TPC-DS performance testing - MaxCompute - Alibaba Cloud Documentation Center

MaxCompute has high performance advantages in the industry and is suitable for queries of terabytes, petabytes, or even exabytes of data. This topic describes how to perform a big data benchmark TPC-DS test based on the public datasets and test tools that are provided by MaxCompute to verify the performance of MaxCompute.

Preparations

Prepare an environment.
- Before you perform a TPC-DS test, activate MaxCompute and create a project. For more information, see Create a project.
- Activate MaxCompute Query Acceleration (MCQA) for a subscription MaxCompute project. For more information, see MaxCompute Query Acceleration.
Prepare a test tool.
MaxCompute provides a TPC-DS automated performance test tool to help you quickly complete a TPC-DS test and automatically generate test results.
Important
The test tool can be used only in Linux in which a Java Development Kit (JDK) of 1.7 or later is installed.
You can click mc_tpcds_benchmark to download the package of the test tool and run the following command on the Linux server to decompress the package:
```
unzip mc_tpcds_benchmark.zip
```
The following code shows the directory structure of the decompressed file.
```
.
|_t1c7039e3-2a1d-451b-bfda-d14c49016243-tpc-ds-tool.zip
|_config
|_init_tools.sh
|_load_table.sh
|_logs
|_odps_clt
|_patches
|_pt.sh
|_queries_1
|_queries_1.quality
|_queries_10
|_queries_100
|_queries_1000
|_queries_10000
|_queries_100000
|_querygen.sh
|_results
|_run_stream.sh
|_run_stream.sh.offline
|_sqls
|_start_session_only.sh
|_start_session.sql
|_start_session.sql_tmp
|_tools_file
|_tt.sh
|_v2.10.1rc3
```

Obtain a test dataset.

MaxCompute provides public datasets. You do not need to prepare test data. All test data is stored in the public project BIGDATA_PUBLIC_DATASET of MaxCompute. For more information, see Overview.

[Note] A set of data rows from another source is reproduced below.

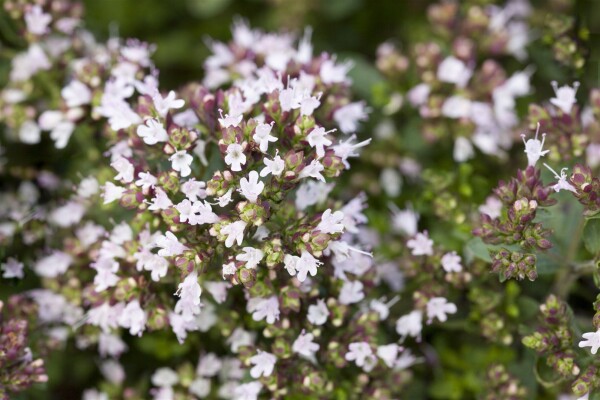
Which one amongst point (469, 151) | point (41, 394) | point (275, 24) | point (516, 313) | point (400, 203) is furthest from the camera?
point (275, 24)

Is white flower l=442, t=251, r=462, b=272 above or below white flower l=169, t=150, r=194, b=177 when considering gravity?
below

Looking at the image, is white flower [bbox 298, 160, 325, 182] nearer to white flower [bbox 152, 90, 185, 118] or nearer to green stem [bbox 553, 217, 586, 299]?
white flower [bbox 152, 90, 185, 118]

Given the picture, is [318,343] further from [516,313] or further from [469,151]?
[469,151]

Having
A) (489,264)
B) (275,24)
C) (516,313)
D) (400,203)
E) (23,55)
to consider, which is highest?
(275,24)

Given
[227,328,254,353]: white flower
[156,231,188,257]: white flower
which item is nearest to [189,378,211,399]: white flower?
[227,328,254,353]: white flower

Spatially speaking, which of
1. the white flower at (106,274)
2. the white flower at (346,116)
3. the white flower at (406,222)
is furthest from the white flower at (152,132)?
the white flower at (406,222)

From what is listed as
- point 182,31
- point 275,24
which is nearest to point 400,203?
point 275,24

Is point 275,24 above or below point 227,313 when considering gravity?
above

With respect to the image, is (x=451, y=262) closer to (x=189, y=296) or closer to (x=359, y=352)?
(x=359, y=352)
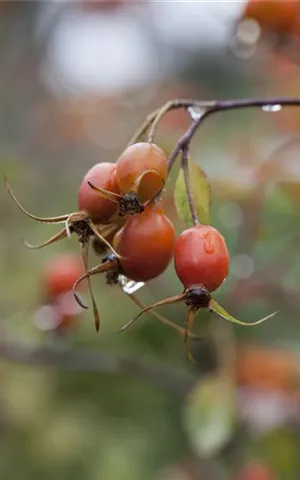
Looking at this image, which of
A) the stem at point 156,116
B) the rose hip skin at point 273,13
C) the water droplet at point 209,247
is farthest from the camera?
the rose hip skin at point 273,13

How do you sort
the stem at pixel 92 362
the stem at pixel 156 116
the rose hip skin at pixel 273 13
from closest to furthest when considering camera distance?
the stem at pixel 156 116 < the rose hip skin at pixel 273 13 < the stem at pixel 92 362

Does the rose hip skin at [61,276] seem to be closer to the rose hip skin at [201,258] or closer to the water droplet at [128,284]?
the water droplet at [128,284]

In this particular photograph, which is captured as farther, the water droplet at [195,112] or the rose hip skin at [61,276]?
the rose hip skin at [61,276]

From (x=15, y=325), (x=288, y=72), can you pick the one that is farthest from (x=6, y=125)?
(x=15, y=325)

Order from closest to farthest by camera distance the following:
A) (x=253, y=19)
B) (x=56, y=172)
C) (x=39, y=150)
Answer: (x=253, y=19) → (x=56, y=172) → (x=39, y=150)

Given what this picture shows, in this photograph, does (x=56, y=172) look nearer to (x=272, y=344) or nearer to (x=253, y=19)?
(x=272, y=344)

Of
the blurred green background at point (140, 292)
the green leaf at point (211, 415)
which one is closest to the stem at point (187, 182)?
the blurred green background at point (140, 292)

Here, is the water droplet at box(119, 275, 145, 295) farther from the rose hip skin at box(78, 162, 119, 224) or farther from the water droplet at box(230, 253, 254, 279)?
the water droplet at box(230, 253, 254, 279)
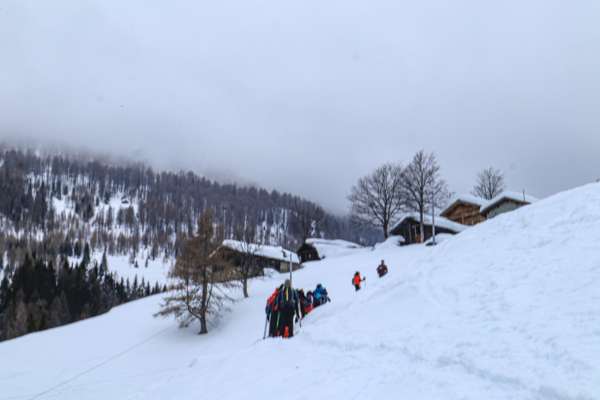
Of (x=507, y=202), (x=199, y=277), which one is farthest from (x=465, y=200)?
(x=199, y=277)

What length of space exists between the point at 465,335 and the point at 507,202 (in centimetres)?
3418

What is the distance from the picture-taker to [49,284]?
256ft

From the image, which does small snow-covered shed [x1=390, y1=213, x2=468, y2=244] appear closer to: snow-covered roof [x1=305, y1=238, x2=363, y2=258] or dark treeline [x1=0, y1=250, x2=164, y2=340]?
snow-covered roof [x1=305, y1=238, x2=363, y2=258]

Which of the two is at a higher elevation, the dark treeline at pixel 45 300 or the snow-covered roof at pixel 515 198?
the snow-covered roof at pixel 515 198

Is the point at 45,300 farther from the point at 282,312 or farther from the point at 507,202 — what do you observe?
the point at 507,202

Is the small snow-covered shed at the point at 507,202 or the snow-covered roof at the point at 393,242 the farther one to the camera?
the snow-covered roof at the point at 393,242

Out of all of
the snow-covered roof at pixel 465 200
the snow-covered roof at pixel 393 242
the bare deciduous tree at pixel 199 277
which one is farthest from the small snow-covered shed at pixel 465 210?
the bare deciduous tree at pixel 199 277

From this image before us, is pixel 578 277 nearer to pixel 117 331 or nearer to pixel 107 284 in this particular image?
pixel 117 331

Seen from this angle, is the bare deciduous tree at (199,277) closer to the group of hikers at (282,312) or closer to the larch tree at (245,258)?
the larch tree at (245,258)

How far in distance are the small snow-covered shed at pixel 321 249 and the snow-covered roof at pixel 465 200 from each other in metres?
14.2

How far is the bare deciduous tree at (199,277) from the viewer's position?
26.8 m

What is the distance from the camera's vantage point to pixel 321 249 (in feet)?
179

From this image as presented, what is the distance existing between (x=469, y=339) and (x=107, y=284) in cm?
11266

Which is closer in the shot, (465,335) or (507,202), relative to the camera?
(465,335)
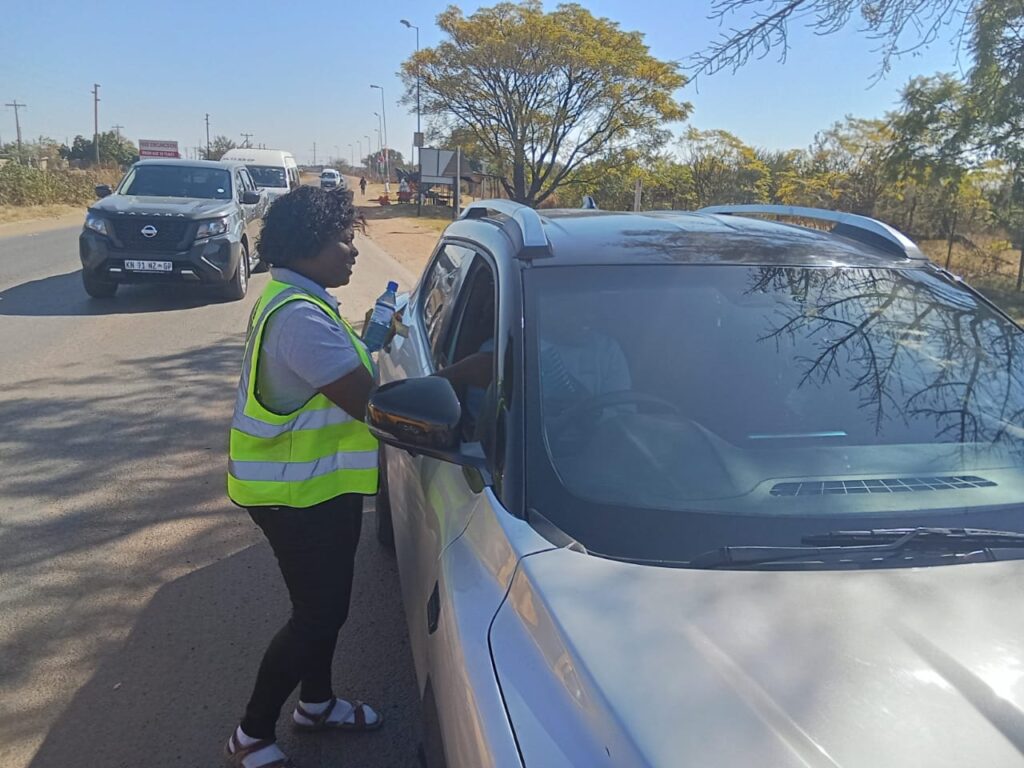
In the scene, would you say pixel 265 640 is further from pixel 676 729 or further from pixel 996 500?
pixel 996 500

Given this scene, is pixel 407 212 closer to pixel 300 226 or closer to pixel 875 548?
pixel 300 226

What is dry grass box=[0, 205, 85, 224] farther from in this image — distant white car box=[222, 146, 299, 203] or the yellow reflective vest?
the yellow reflective vest

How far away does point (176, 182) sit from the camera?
12156 mm

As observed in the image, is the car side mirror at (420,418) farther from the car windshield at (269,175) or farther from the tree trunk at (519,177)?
the tree trunk at (519,177)

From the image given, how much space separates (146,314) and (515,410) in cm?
959

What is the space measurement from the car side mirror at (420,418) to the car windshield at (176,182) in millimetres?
11040

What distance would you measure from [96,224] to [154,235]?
77cm

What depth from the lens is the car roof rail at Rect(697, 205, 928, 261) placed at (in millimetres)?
2912

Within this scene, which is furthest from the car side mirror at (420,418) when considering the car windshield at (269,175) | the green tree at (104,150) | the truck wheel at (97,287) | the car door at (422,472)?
the green tree at (104,150)

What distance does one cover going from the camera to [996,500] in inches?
78.7

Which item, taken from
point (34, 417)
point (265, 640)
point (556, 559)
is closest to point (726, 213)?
point (556, 559)

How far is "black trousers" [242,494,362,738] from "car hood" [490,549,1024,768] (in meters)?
0.92

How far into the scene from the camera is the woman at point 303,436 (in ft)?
7.67

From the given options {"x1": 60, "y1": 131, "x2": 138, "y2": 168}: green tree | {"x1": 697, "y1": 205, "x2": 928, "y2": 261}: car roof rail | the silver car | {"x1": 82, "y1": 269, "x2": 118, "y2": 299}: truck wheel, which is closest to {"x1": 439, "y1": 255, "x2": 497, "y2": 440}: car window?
the silver car
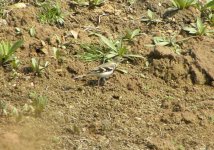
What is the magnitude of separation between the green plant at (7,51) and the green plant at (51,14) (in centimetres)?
68

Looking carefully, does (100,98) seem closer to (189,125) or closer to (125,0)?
(189,125)

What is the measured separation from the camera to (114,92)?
5121mm

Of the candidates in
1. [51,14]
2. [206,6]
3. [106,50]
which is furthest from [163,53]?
[51,14]

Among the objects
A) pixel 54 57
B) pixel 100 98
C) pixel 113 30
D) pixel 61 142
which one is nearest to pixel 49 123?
pixel 61 142

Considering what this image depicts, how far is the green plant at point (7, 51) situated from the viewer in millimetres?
5324

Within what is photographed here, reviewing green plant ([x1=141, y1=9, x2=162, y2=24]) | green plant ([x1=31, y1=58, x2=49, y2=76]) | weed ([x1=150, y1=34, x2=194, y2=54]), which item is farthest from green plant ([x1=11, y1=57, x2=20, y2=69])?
green plant ([x1=141, y1=9, x2=162, y2=24])

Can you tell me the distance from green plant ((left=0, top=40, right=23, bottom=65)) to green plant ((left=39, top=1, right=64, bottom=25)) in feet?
2.22

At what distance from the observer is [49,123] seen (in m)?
4.74

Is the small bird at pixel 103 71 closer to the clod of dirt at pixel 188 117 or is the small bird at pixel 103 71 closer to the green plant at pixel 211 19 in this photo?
the clod of dirt at pixel 188 117

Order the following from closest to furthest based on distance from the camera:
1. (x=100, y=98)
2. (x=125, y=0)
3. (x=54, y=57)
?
(x=100, y=98) < (x=54, y=57) < (x=125, y=0)

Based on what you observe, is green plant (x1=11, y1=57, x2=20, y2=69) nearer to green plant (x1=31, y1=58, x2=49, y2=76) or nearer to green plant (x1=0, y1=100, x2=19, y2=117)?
green plant (x1=31, y1=58, x2=49, y2=76)

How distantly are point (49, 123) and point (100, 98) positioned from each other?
58 centimetres

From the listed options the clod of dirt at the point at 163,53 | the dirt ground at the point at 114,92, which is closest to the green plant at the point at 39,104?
the dirt ground at the point at 114,92

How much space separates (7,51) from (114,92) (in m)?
1.17
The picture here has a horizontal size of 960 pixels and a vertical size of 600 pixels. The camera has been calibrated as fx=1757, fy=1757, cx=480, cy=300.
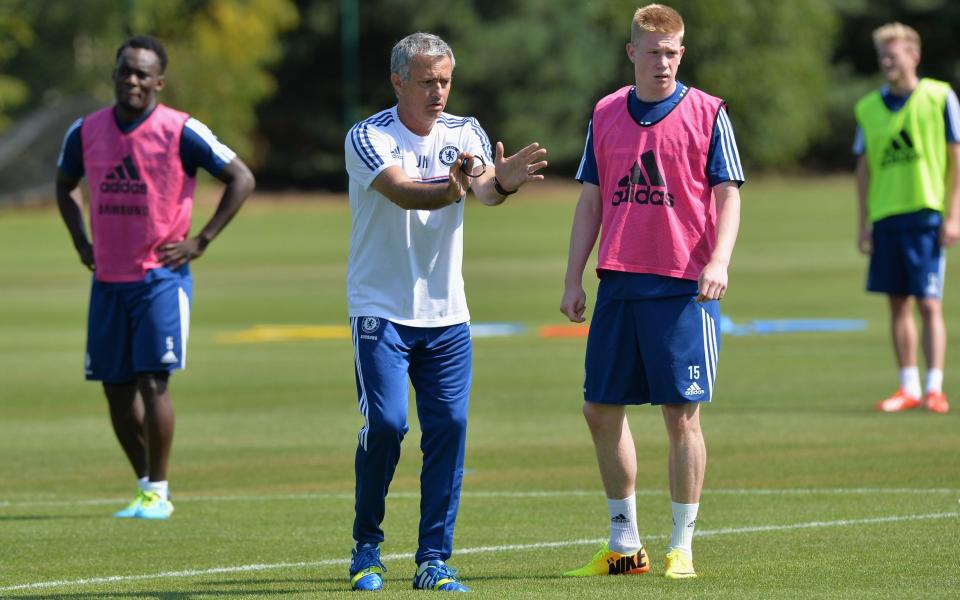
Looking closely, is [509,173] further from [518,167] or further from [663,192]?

TPC-DS test datasets are divided into 10 GB, 100 GB, 1 TB, and 10 TB datasets based on the data size. The following table describes the datasets.

Type	Description	Dataset name	Schema name
TPC-DS	TPC-DS is a decision support benchmark that models several generally applicable aspects of a decision support system, including queries and data maintenance. TPC-DS enables emerging technologies, such as big data systems, to perform benchmark tests.	TPC-DS 10-GB performance test dataset TPC-DS 100-GB performance test dataset TPC-DS 1-TB performance test dataset TPC-DS 10-TB performance test dataset	tpcds_10g tpcds_100g tpcds_1t tpcds_10t

Procedure

Modify the configuration file of the test tool

Go to the mc_tpcds_benchmark directory of the decompressed package of the test tool and modify the config file. The following table describes the configuration items that you need to modify.

Configuration item	Description	Value
ODPS_CLT_CMD	The absolute path of the executable file of the MaxCompute client. The client that is provided in the package is odps_clt in the working directory. You can modify the related configuration. For more information, see Install and configure the MaxCompute client.	Example: /xxxxx/mc_tpcds_benchmark/odps_clt/bin/odpscmd.
PROJECT	The MaxCompute project that is used for the test.	Example: tpcds_test.
SF	The data size of the TPC-DS test. Unit: GB. 1 indicates 1 GB. 1000 indicates 1 TB. You can change the value based on your test requirements.	Default value: 1000
SQL_FLAGS	The built-in flag parameters of MaxCompute. You do not need to modify the configuration of these parameters.	`set odps.sql.session.result.cache.enable=false`: Disable the result cache feature for a MaxCompute project in MCQA mode. This ensures that each query can be independently executed. `set odps.sql.allow.cartesian=true`: Allow SQL to support Cartesian product calculation. `set odps.sql.session.query.timeout=600`: Specify the timeout period of a Fuxi job for a MaxCompute project in MCQA mode.

Start the test

Run the following command in the mc_tpcds_benchmark directory to start the TPC-DS test:

nohup sh pt.sh > pt.log 2>&1 &

If the test is successful, a pt.log file is generated in the mc_tpcds_benchmark directory. You can run the following command to view the logs of the job:

tail -f pt.log

View the execution information about MaxCompute jobs

You can view the execution information about a job on the Jobs page in the MaxCompute console. For more information, see Manage jobs.

View test results

If the execution is successful, a test result file named console_test_result.csv is generated in the mc_tpcds_benchmark directory. You can view test results in the file, including the total test duration, the execution time of each query, and the related LogView information.